What needs to be done - Copy out all lines from the material that contain the string "Comment".
BEGIN Dataset
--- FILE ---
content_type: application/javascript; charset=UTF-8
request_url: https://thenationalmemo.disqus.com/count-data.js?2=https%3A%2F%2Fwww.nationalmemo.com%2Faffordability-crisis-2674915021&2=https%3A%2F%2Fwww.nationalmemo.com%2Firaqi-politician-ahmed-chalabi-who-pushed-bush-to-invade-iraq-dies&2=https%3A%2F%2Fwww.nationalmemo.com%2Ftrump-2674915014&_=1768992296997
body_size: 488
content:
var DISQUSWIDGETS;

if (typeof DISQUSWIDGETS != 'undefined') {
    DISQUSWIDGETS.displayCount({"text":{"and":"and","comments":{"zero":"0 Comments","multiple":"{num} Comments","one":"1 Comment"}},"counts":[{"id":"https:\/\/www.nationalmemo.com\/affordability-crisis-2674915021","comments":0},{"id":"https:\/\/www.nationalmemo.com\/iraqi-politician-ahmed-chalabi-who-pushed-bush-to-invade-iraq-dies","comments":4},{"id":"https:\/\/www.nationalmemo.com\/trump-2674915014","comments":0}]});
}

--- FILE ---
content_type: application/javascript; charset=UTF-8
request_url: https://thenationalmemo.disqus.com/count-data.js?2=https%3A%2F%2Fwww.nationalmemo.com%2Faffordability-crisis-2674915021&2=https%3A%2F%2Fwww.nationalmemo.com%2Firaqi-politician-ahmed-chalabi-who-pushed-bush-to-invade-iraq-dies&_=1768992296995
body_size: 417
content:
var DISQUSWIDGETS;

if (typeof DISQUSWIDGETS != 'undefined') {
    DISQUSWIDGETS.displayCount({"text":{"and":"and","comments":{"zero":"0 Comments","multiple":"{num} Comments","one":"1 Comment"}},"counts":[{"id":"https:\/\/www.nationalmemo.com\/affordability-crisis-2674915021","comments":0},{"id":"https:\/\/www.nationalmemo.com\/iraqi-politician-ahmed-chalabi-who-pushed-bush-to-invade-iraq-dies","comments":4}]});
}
END Dataset
Solution for this exercise -
    DISQUSWIDGETS.displayCount({"text":{"and":"and","comments":{"zero":"0 Comments","multiple":"{num} Comments","one":"1 Comment"}},"counts":[{"id":"https:\/\/www.nationalmemo.com\/affordability-crisis-2674915021","comments":0},{"id":"https:\/\/www.nationalmemo.com\/iraqi-politician-ahmed-chalabi-who-pushed-bush-to-invade-iraq-dies","comments":4},{"id":"https:\/\/www.nationalmemo.com\/trump-2674915014","comments":0}]});
    DISQUSWIDGETS.displayCount({"text":{"and":"and","comments":{"zero":"0 Comments","multiple":"{num} Comments","one":"1 Comment"}},"counts":[{"id":"https:\/\/www.nationalmemo.com\/affordability-crisis-2674915021","comments":0},{"id":"https:\/\/www.nationalmemo.com\/iraqi-politician-ahmed-chalabi-who-pushed-bush-to-invade-iraq-dies","comments":4}]});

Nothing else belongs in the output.